Thank you. Tell Me More.

Someone emailed me this week to tell me I had made a mistake. When I thanked her, she was surprised I didn’t take offense. I told her that I have to practice what I preach. Although no one likes be told they are wrong, when you are told you’ve failed or made a mistake, especially if the news comes from a customer, you must give some variation of the response, “Thank you. Tell me more.”

Whether the relationship is customer and service provider, husband and wife, co-workers or friends, when it comes to building and maintaining relationships, one must learn to appreciate criticism. It is a skill that is very hard to master, but oh so important. Although there are many people who like to complain just for the sake of complaining, sometimes, a complaint represents an opportunity to maintain the relationship.

Why do we complain?

How many of you have experienced bad customer service? I’ll bet all of you. How many of you have said something to the offending service provider? Why? Why not? I’ll bet the reason you did say something is the same reason I am telling you to learn to appreciate complaints…because you wanted to continue the relationship.

Think about it. If you didn’t care about continuing the customer-provider relationship, you wouldn’t have bothered. I’ll relate a couple of stories to illustrate my point.

My impromptu shopping experiment

A few months back, I stopped in a make-up store in search of lip gloss. Now if you don’t know me, you don’t know that I usually only go shopping for a reason. I don’t window shop. If I am shopping, I’m looking for something in particular. In some ways, I shop like a man. I go in. I look for a few moments and if I don’t see what I’m looking for, I ask a sales person. If they can’t help, I move on to the next store.

I walked into this store and started to look around, I was on the verge of asking for assistance, when I realized that the two salespersons in this small boutique never greeted me or asked me if they could help me. I decided to do a quick experiment. I waited and walked past them to see if they would say anything. When another patron entered the store and they immediately said, “Hello, how are you!” I was suspicious. When the next patron entered the store and she too was greeted with a cheery “Hello” and an offer for assistance, I knew.
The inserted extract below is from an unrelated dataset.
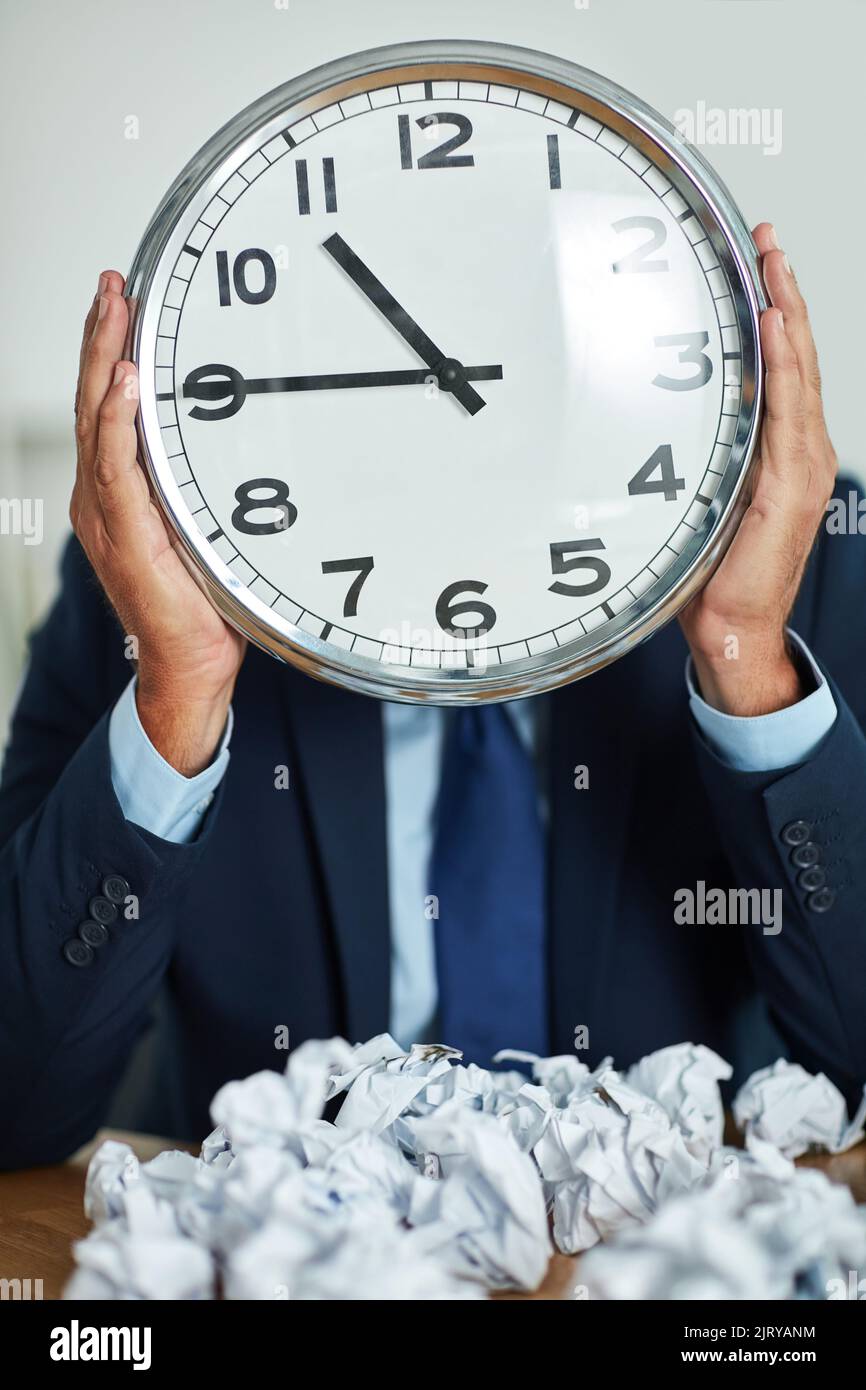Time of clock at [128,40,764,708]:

I was shopping while black. The difference between me and the other two patrons was that I was in a business suit and African American and they were in casual clothes and were Caucasian.

After walking around the small store for more than fifteen minutes and purposefully meeting the eyes of both of the sales staff, I finally decided to leave, sans lip gloss. After requesting the name and card of the store manager -- for the purpose of writing a complaint letter – I left. Yet, within five minutes of entering my car, I said to myself, “Why bother!”

My life would suffer no hardship if I never entered that store again in my life. I had no investment. I didn’t care. And truth be told, they probably could care less if I never entered their store either; for it was obvious from that visit, they didn’t care about my business.

Customer Service Hero

Now let’s transition to another experience. My family and I go out to dinner entirely too much. At one of our favorite family style restaurants, there is a manager who works his butt off. Whenever we are there and Mike is on duty, we see him zipping around the restaurant and because of his leadership and example, his staff work harder too. By contrast, sometimes when Mike is not there, we can tell.

After one of those occasions when we experienced a less than stellar customer service visit, we were there when Mike was back. As someone who knows the importance of recognizing his regular customers, Mike came by our table and asked us how things were. Now my husband and I, in addition to being customers who like to tease and joke around with our servers, are also very candid. We told Mike everything was great, today, but the last time, “We could tell you weren’t here.”

Mike, my customer service hero said, “Thank you for letting me know. Tell me what happened.”

Mike knew us as regular customers. He recognized that we were customers who were looking to continue the relationship. We were not complaining just to complain. We were giving him a chance to make things right; to make improvements in his operations. We were saying, “We care enough to let you know. Do you care enough about us to have the right response?”

If your customers care enough to make the effort to complain to you, you should care enough to appreciate the opportunity. The opportunity for improvement. The opportunity to save and maintain the relationship. The opportunity to meet and exceed their expectations. The opportunity to say, “Thank you. Tell me more.”